US Dollar Menguat Tertinggi 2 Minggu, Pemotongan Pajak

US Dolar naik ke level tertinggi tiga minggu terhadap mata uang utama, terangkat oleh harapan pemotongan pajak AS untuk mencadangkan keuntungan perusahaan dan investasi serta spekulasi pada apakah Federal Reserve akan menaikkan suku bunga lebih cepat.

Greenback minggu lalu membukukan penguatan terkuat sejak pertengahan Desember setelah Presiden AS Donald Trump pada Kamis berjanji “fenomenal” rencana pajak yang mengatakan Gedung Putih akan mencakup pemotongan pajak untuk bisnis dan individu.

Investor berharap bahwa sinyal bahwa fokus dari hari-hari kata sambutan Trump dan para pembantunya bergeser jauh dari proteksionisme perdagangan dan keamanan, dan ke arah pertumbuhan ekonomi.

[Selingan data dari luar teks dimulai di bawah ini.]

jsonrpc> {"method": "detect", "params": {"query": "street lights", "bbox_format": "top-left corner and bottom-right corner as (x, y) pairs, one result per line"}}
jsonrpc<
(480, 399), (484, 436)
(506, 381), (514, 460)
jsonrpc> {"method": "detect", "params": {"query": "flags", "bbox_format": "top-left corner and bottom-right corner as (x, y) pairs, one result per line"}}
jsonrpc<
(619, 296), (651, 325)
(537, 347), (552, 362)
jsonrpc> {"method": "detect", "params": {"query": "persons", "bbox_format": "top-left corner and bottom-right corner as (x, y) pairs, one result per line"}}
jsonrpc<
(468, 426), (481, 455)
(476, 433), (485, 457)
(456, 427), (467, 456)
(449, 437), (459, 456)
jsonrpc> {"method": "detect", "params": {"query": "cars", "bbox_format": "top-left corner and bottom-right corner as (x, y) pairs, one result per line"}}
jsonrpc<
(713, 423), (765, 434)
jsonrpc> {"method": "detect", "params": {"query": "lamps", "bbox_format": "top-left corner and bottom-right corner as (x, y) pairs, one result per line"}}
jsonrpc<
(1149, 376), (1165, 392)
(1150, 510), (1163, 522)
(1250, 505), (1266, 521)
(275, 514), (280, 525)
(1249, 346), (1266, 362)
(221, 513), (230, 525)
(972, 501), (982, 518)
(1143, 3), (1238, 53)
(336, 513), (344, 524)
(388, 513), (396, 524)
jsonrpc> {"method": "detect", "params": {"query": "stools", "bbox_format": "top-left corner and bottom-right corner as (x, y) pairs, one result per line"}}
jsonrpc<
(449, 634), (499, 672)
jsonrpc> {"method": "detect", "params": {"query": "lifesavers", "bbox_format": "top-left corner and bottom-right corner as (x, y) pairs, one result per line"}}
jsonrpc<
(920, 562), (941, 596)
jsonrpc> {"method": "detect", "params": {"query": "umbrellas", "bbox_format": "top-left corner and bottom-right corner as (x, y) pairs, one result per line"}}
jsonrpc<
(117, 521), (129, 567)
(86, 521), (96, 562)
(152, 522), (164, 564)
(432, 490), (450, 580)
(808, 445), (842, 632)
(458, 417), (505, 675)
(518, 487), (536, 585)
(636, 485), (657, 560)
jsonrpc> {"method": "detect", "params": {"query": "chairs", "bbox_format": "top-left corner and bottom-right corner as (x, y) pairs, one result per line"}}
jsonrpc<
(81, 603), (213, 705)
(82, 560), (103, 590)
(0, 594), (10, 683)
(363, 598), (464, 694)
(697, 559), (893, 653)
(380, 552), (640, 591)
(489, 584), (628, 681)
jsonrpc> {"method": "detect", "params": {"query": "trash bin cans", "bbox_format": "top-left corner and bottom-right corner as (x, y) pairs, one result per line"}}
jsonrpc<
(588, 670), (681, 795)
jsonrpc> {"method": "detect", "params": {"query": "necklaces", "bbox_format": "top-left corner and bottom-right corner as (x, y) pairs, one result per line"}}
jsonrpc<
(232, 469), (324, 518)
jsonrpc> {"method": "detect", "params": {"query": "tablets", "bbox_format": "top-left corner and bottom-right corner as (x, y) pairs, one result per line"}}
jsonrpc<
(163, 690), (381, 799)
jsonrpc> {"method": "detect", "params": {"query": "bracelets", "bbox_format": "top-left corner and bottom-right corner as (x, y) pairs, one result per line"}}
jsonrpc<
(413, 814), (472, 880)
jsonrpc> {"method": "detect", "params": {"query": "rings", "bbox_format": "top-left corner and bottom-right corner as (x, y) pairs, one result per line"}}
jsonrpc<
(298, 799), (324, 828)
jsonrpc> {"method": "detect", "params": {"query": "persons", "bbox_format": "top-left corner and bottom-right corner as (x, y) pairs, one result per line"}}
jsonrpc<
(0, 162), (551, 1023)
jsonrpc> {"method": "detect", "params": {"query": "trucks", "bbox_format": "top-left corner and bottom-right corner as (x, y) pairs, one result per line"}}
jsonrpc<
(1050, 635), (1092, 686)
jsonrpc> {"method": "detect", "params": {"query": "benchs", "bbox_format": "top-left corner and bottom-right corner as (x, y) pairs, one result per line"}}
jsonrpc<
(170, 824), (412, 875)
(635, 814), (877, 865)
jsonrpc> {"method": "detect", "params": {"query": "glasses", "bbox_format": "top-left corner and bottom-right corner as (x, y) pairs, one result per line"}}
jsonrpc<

“Orang-orang tampaknya lebih nyaman dengan outlook kebijakan fiskal. Sudah ramah untuk saham dan juga untuk dolar,” kata Thierry Albert Wizman, suku bunga global dan mata uang strategi di Macquarie Group Ltd di New York.

Indeks dolar, yang mengukur greenback terhadap enam mata uang lainnya, mencapai 101,07, level terkuat sejak 20 Januari Itu terakhir naik 0,2 persen pada 101,04. (DXY)

US Dolar menguat ke puncak dua minggu terhadap yen menyusul laporan bahwa Trump bahkan tidak membahas mata uang atau kekuatannya selama pembicaraan akhir pekan dengan mengunjungi Perdana Menteri Jepang Shinzo Abe.

Hasil dari pertemuan mereka adalah penegasan bagi Jepang dalam menghadapi tantangan seperti ekspansi maritim China dan pembangunan senjata dan rudal nuklir Korea Utara.

Investor juga terfokus pada kesaksian oleh Ketua Fed Janet Yellen sebelum Kongres pada Selasa dan Rabu untuk mencari petunjuk dari pembuat kebijakan lainnya yang condong ke arah kenaikan suku bunga tahun ini.